What is expected: Return each line of the data below exactly, omitting any pictures.
* begin Records for this exercise *
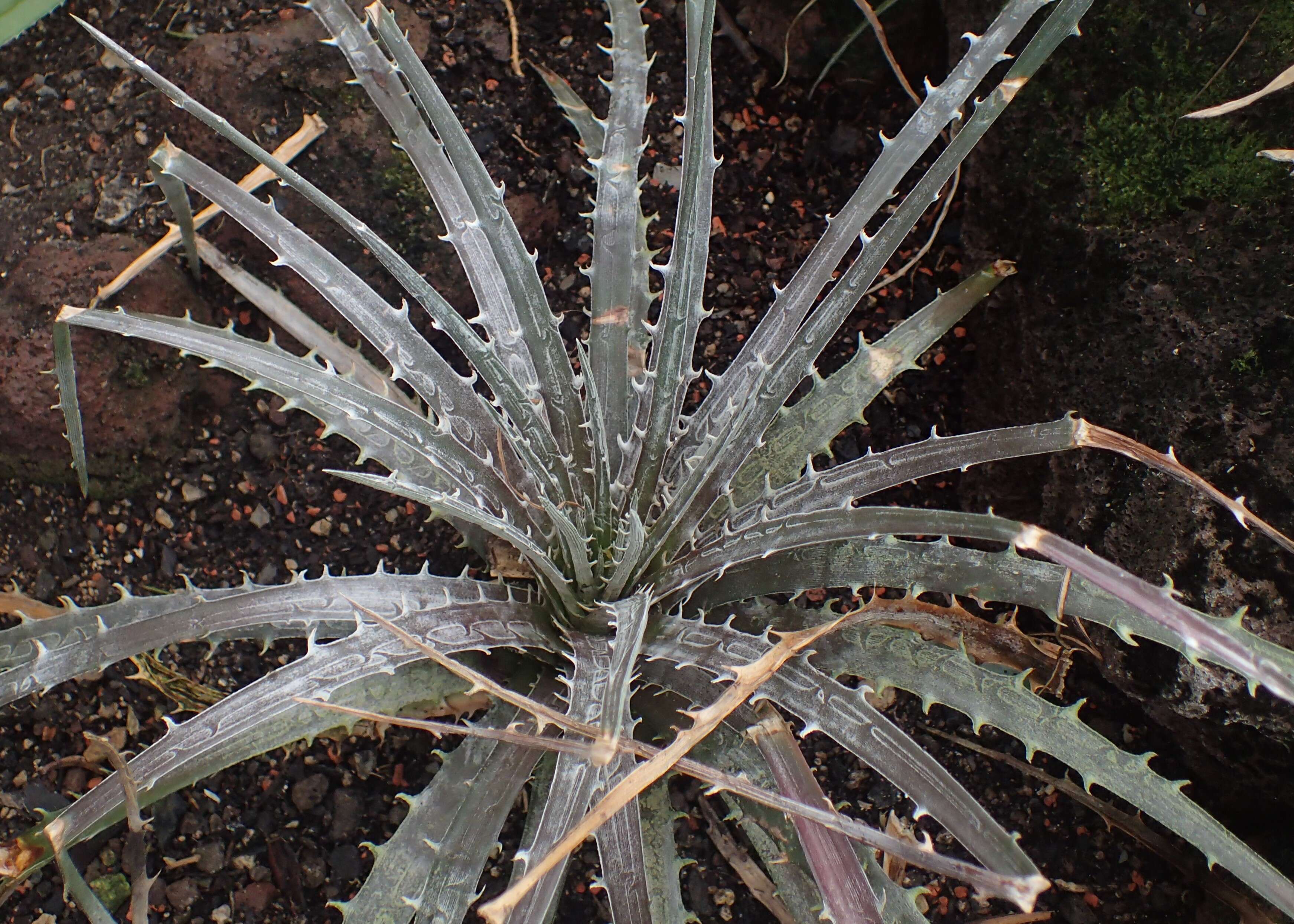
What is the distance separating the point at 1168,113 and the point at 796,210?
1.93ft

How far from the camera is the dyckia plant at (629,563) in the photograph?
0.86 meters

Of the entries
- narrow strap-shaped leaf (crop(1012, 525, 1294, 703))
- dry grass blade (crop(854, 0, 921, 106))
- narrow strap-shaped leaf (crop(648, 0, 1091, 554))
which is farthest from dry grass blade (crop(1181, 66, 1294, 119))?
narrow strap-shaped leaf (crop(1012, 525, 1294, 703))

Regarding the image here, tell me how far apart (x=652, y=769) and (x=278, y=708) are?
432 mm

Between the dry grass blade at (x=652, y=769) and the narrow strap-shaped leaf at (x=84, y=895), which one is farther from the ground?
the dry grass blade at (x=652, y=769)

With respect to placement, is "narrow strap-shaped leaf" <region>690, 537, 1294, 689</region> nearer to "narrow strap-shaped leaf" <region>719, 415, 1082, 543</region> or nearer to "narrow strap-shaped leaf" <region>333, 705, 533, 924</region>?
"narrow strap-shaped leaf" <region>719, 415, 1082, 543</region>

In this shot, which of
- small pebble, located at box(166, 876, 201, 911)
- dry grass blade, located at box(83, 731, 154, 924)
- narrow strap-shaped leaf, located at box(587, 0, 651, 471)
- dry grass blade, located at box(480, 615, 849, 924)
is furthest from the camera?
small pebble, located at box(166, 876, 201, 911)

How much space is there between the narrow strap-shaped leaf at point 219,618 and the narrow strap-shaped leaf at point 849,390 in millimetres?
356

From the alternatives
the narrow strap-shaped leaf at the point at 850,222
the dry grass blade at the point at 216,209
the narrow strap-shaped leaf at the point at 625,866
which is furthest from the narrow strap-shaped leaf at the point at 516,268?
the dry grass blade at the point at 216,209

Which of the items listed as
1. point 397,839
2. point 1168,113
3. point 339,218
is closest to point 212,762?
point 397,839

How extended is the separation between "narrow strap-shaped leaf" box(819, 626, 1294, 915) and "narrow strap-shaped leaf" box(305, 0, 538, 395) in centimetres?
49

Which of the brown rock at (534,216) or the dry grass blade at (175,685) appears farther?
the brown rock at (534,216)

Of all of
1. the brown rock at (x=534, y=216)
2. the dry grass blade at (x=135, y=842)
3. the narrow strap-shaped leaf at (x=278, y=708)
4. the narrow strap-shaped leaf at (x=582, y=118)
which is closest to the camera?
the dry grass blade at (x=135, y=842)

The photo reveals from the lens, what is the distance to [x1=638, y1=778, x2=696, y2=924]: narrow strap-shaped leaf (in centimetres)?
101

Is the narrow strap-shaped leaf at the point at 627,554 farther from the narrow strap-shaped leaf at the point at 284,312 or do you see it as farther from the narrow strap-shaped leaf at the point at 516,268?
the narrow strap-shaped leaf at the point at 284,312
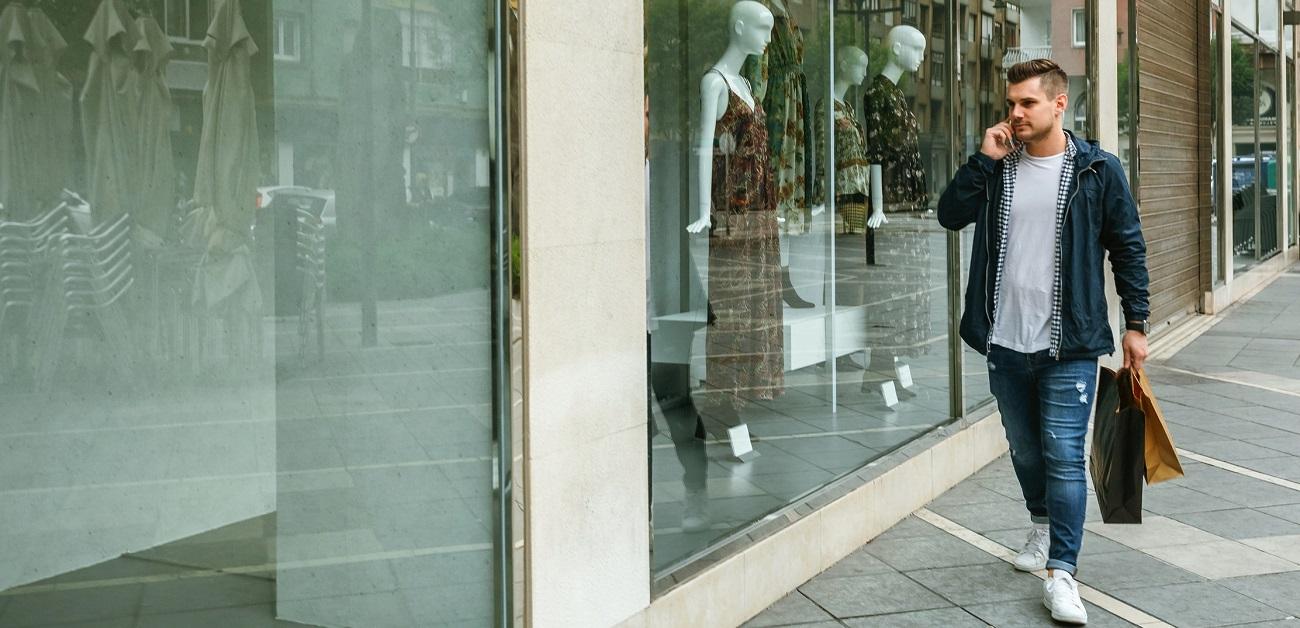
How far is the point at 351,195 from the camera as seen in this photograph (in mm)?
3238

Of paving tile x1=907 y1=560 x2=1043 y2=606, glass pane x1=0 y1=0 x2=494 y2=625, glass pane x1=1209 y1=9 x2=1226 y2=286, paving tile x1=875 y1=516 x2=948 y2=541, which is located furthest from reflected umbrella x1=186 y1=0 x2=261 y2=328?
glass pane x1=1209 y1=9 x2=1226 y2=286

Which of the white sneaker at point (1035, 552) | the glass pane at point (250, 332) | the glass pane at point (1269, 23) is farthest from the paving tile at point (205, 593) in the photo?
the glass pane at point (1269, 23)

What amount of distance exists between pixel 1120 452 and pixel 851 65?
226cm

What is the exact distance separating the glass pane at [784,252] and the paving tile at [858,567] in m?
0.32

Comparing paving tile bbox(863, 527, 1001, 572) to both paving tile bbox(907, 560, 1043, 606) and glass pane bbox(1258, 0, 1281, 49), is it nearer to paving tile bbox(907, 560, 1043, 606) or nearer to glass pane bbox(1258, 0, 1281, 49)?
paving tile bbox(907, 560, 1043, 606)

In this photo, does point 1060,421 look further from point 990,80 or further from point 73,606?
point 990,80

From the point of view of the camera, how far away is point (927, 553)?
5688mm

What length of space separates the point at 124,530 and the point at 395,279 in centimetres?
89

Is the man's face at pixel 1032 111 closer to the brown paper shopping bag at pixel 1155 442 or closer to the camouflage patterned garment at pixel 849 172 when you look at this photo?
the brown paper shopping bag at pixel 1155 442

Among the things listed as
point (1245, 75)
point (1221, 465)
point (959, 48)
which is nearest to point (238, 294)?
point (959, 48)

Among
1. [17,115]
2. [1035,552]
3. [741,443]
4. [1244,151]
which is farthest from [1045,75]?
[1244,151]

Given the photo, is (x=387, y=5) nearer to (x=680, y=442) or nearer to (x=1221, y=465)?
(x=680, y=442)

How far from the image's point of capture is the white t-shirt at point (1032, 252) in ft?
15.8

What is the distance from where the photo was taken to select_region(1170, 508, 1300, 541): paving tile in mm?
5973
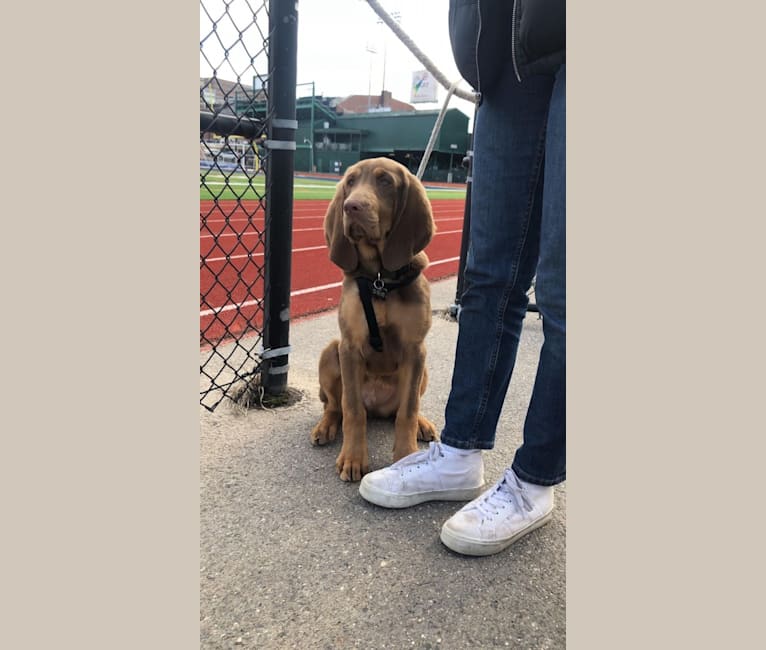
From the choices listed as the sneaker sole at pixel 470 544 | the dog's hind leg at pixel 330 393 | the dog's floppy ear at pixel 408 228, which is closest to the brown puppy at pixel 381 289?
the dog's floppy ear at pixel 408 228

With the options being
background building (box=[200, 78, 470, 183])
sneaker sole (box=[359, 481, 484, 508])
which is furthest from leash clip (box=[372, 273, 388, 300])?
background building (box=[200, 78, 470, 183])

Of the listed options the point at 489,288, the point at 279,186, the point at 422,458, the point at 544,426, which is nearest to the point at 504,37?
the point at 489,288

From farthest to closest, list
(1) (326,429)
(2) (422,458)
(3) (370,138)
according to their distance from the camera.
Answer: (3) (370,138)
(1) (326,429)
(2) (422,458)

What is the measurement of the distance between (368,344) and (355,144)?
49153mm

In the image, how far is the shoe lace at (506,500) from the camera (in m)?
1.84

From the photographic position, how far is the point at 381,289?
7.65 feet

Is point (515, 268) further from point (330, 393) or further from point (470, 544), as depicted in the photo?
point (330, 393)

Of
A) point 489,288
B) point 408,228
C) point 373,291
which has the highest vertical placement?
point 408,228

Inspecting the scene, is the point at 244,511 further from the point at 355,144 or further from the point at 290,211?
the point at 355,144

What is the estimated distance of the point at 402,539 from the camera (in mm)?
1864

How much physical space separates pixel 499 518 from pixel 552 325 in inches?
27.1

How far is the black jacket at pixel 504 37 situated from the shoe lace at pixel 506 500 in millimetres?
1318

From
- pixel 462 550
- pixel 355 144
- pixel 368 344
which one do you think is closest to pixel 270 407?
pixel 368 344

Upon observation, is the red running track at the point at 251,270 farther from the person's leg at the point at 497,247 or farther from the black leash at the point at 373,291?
* end Records for this exercise *
Task result:
What is the distance separating the point at 1168,113 and the point at 796,210?
1.93ft

How far from the camera is the dyckia plant at (629,563) in the photograph?
0.86 meters

Of the entries
- narrow strap-shaped leaf (crop(1012, 525, 1294, 703))
- dry grass blade (crop(854, 0, 921, 106))
- narrow strap-shaped leaf (crop(648, 0, 1091, 554))
which is farthest from dry grass blade (crop(1181, 66, 1294, 119))?
narrow strap-shaped leaf (crop(1012, 525, 1294, 703))

Regarding the image here, tell me how far apart (x=652, y=769) and (x=278, y=708) are?
432 mm

Between the dry grass blade at (x=652, y=769) and the narrow strap-shaped leaf at (x=84, y=895), which one is farther from the ground?
the dry grass blade at (x=652, y=769)

With respect to placement, is "narrow strap-shaped leaf" <region>690, 537, 1294, 689</region> nearer to "narrow strap-shaped leaf" <region>719, 415, 1082, 543</region> or nearer to "narrow strap-shaped leaf" <region>333, 705, 533, 924</region>?
"narrow strap-shaped leaf" <region>719, 415, 1082, 543</region>

In this shot, which of
- small pebble, located at box(166, 876, 201, 911)
- dry grass blade, located at box(83, 731, 154, 924)
- narrow strap-shaped leaf, located at box(587, 0, 651, 471)
- dry grass blade, located at box(480, 615, 849, 924)
is furthest from the camera?
small pebble, located at box(166, 876, 201, 911)

How much space is there between the narrow strap-shaped leaf at point 219,618 and the narrow strap-shaped leaf at point 849,390 in millimetres?
356

From the alternatives
the narrow strap-shaped leaf at the point at 850,222
the dry grass blade at the point at 216,209
the narrow strap-shaped leaf at the point at 625,866
which is furthest from the narrow strap-shaped leaf at the point at 516,268?
the dry grass blade at the point at 216,209

Which of the items listed as
1. point 397,839
2. point 1168,113
3. point 339,218
is closest to point 212,762?
point 397,839

How extended is the separation between "narrow strap-shaped leaf" box(819, 626, 1294, 915) and "narrow strap-shaped leaf" box(305, 0, 538, 395) in centimetres?
49

Which of the brown rock at (534,216) or the dry grass blade at (175,685) appears farther?
the brown rock at (534,216)

Of all of
1. the brown rock at (x=534, y=216)
2. the dry grass blade at (x=135, y=842)
3. the narrow strap-shaped leaf at (x=278, y=708)
4. the narrow strap-shaped leaf at (x=582, y=118)
which is closest to the camera?
the dry grass blade at (x=135, y=842)

The photo reveals from the lens, what is the distance to [x1=638, y1=778, x2=696, y2=924]: narrow strap-shaped leaf (in centimetres)?
101

Is the narrow strap-shaped leaf at the point at 627,554 farther from the narrow strap-shaped leaf at the point at 284,312 or do you see it as farther from the narrow strap-shaped leaf at the point at 516,268?
the narrow strap-shaped leaf at the point at 284,312
How far is the point at 351,195 from the camera as seen in this photograph (in mm)?
3238

Of paving tile x1=907 y1=560 x2=1043 y2=606, glass pane x1=0 y1=0 x2=494 y2=625, glass pane x1=1209 y1=9 x2=1226 y2=286, paving tile x1=875 y1=516 x2=948 y2=541, which is located furthest from reflected umbrella x1=186 y1=0 x2=261 y2=328?
glass pane x1=1209 y1=9 x2=1226 y2=286

Which of the white sneaker at point (1035, 552) | the glass pane at point (250, 332) | the glass pane at point (1269, 23) is farthest from the paving tile at point (205, 593) in the photo?
the glass pane at point (1269, 23)

What amount of distance exists between pixel 1120 452 and pixel 851 65?
226cm

What is the exact distance separating the glass pane at [784,252] and the paving tile at [858,567] in m?
0.32

Comparing paving tile bbox(863, 527, 1001, 572) to both paving tile bbox(907, 560, 1043, 606) and glass pane bbox(1258, 0, 1281, 49), is it nearer to paving tile bbox(907, 560, 1043, 606) or nearer to glass pane bbox(1258, 0, 1281, 49)?
paving tile bbox(907, 560, 1043, 606)

In this photo, does point 1060,421 look further from point 990,80 or further from point 73,606?
point 990,80

From the point of view of the camera, how far away is point (927, 553)?
5688mm

What length of space separates the point at 124,530 and the point at 395,279 in centimetres?
89

Is the man's face at pixel 1032 111 closer to the brown paper shopping bag at pixel 1155 442 or closer to the camouflage patterned garment at pixel 849 172 when you look at this photo?
the brown paper shopping bag at pixel 1155 442

Among the things listed as
point (1245, 75)
point (1221, 465)
point (959, 48)
which is nearest to point (238, 294)?
point (959, 48)

Among
1. [17,115]
2. [1035,552]
3. [741,443]
4. [1244,151]
which is farthest from [1045,75]?
[1244,151]

Given the photo, is (x=387, y=5) nearer to (x=680, y=442) or nearer to (x=1221, y=465)?
(x=680, y=442)

How far from the image's point of capture is the white t-shirt at point (1032, 252) in ft?
15.8

What is the distance from where the photo was taken to select_region(1170, 508, 1300, 541): paving tile in mm?
5973
From the choices listed as the sneaker sole at pixel 470 544 | the dog's hind leg at pixel 330 393 | the dog's floppy ear at pixel 408 228, which is closest to the brown puppy at pixel 381 289?
the dog's floppy ear at pixel 408 228

With the options being
background building (box=[200, 78, 470, 183])
sneaker sole (box=[359, 481, 484, 508])
which is furthest from leash clip (box=[372, 273, 388, 300])?
background building (box=[200, 78, 470, 183])

Of the listed options the point at 489,288, the point at 279,186, the point at 422,458, the point at 544,426, which is nearest to the point at 504,37?
the point at 489,288

From farthest to closest, list
(1) (326,429)
(2) (422,458)
(3) (370,138)
according to their distance from the camera.
Answer: (3) (370,138)
(1) (326,429)
(2) (422,458)

What is the measurement of the distance between (368,344) and (355,144)?
49153mm

In the image, how far is the shoe lace at (506,500) from the camera (in m)?
1.84

From the photographic position, how far is the point at 381,289?
7.65 feet

Is point (515, 268) further from point (330, 393) or further from point (470, 544), as depicted in the photo?
point (330, 393)

Of
A) point 489,288
B) point 408,228
C) point 373,291
which has the highest vertical placement?
point 408,228

Inspecting the scene, is the point at 244,511 further from the point at 355,144 or further from the point at 290,211?
the point at 355,144

What is the estimated distance of the point at 402,539 from the camera (in mm)?
1864

How much physical space separates pixel 499 518 from pixel 552 325 in inches?
27.1

How far is the black jacket at pixel 504 37 situated from the shoe lace at pixel 506 500 in millimetres?
1318

From
- pixel 462 550
- pixel 355 144
- pixel 368 344
which one do you think is closest to pixel 270 407?
pixel 368 344

Upon observation, is the red running track at the point at 251,270 farther from the person's leg at the point at 497,247 or farther from the black leash at the point at 373,291?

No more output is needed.